Pat attempts to call 911. The phones are taken from him by club bouncer Gabe (Macon Blair) who absurdly tells them not to worry in the least. The calm, measured voice of Darcy (Patrick Stewart) floats from behind the door further telling them that the unfortunate event is being well handled but that the band cannot leave. The kids are horrified, being faced with a gory and punctured body, slain only moments ago. Not to mention the fact that Big Justin (Eric Edelstein) has a gun on them, and a Nazi flag hangs on the wall in plain view.

The band decides to rush Big Justin. He falls to the ground as Tiger succeeds in subduing him. But the members are in purgatory having no communication and no real way to flee. Through it all, the grotesquely calm tone of Darcy means to assure the group that there is nothing to fear.

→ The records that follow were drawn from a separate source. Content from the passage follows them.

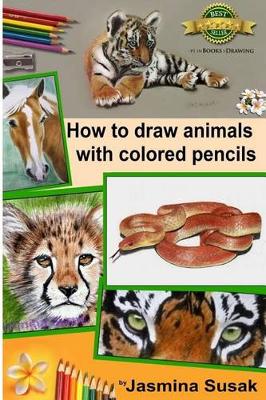 Book cover for How to draw animals with colored pencils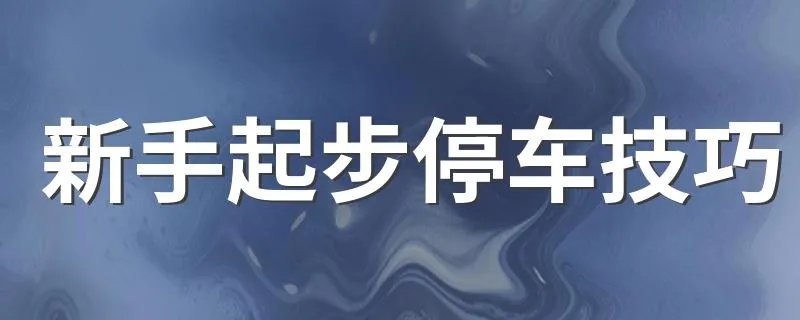 新手起步停车技巧 新手起步停车的方法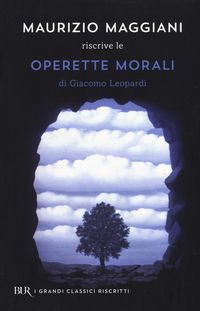 Produktbild: Maurizio Maggiani riscrive le 'Operette morali' di Giacomo Leopardi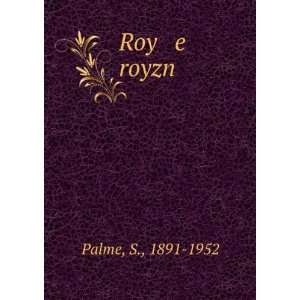  Roy e royzn S., 1891 1952 Palme Books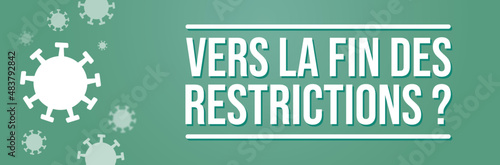  COVID- Bannière - Vers la fin des restrictions ?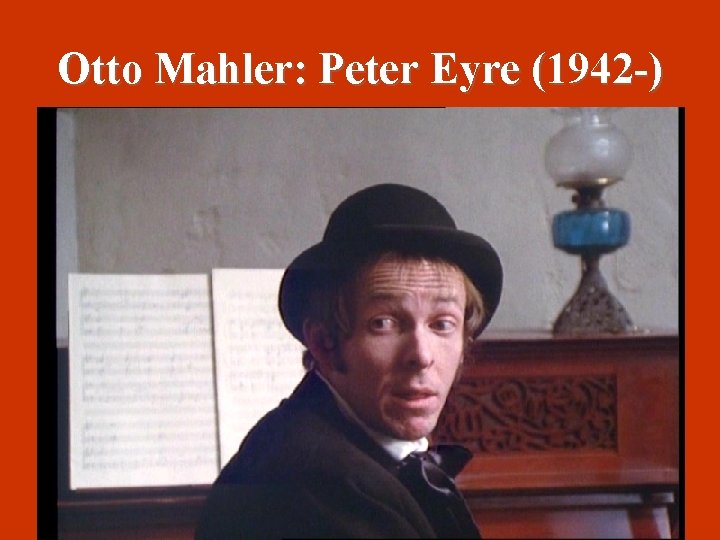 Otto Mahler: Peter Eyre (1942 -) 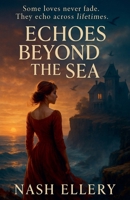 Echoes Beyond the Sea (Romantic Drama) B0FD1TF68M Book Cover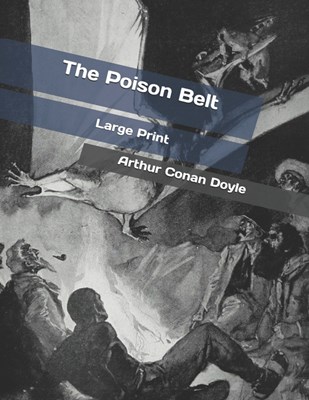 The Poison Belt: Large Print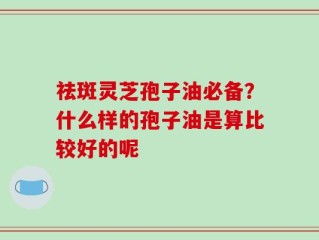 祛斑灵芝孢子油必备？什么样的孢子油是算比较好的呢
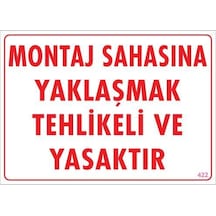 Montaj Sahası Uyarı Levhası 25x35 Kod:422
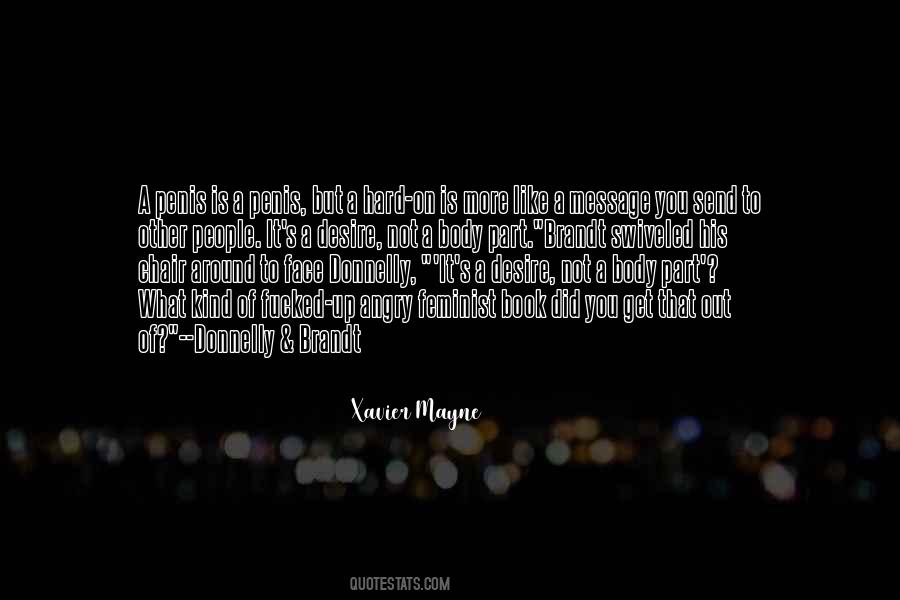 My Angry Face Quotes #1633951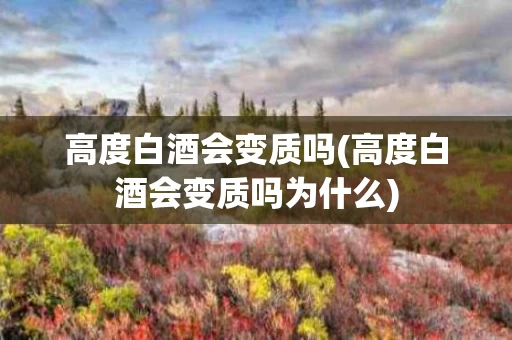 高度白酒会变质吗(高度白酒会变质吗为什么)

While the film at first feels like a punk riff on "Saw," it is not. The melodrama is realistically given and never is it overdone or gratuitous. The very real gore is tempered by binds of suspense, apprehension and Gallows Humor of the Creep or Scoundrel variety. Both Imogen Poots and Alia Shawcat have solid roles as the real leaders of the four who strive to keep the frontmen alive.

The film toys with audience assumptions. There are moments where one feels the kids are dead when suddenly they snap back to life. At such instances, the events toned in a nauseous tint make a grim 21st century tableaux, peopled with fat, porcine and angry men that could be taken from the German Expressionism of Otto Dix. Every scene is shaded in a virulent pea green or a sickly brown to great effect. No one element is sacred in this story; everyone and everything is locked in survival. Pit bull dogs are terrifingly given a fearsomeness only seen in "Jaws." In the midst of this horror, thankfully, there is a pluck and surprise worthy of Sherlock Holmes that points to "The Silence of the Lambs."

Although these characters are definately to be despised, "Green Room" also expresses the nihilism of hatred and the futility of revenge. This is an uncompromising tale, but one wonders if the musicians are not up against it from the start, as much from their nonchalant attitudes as they are from an enclave of dumb neo-nazis.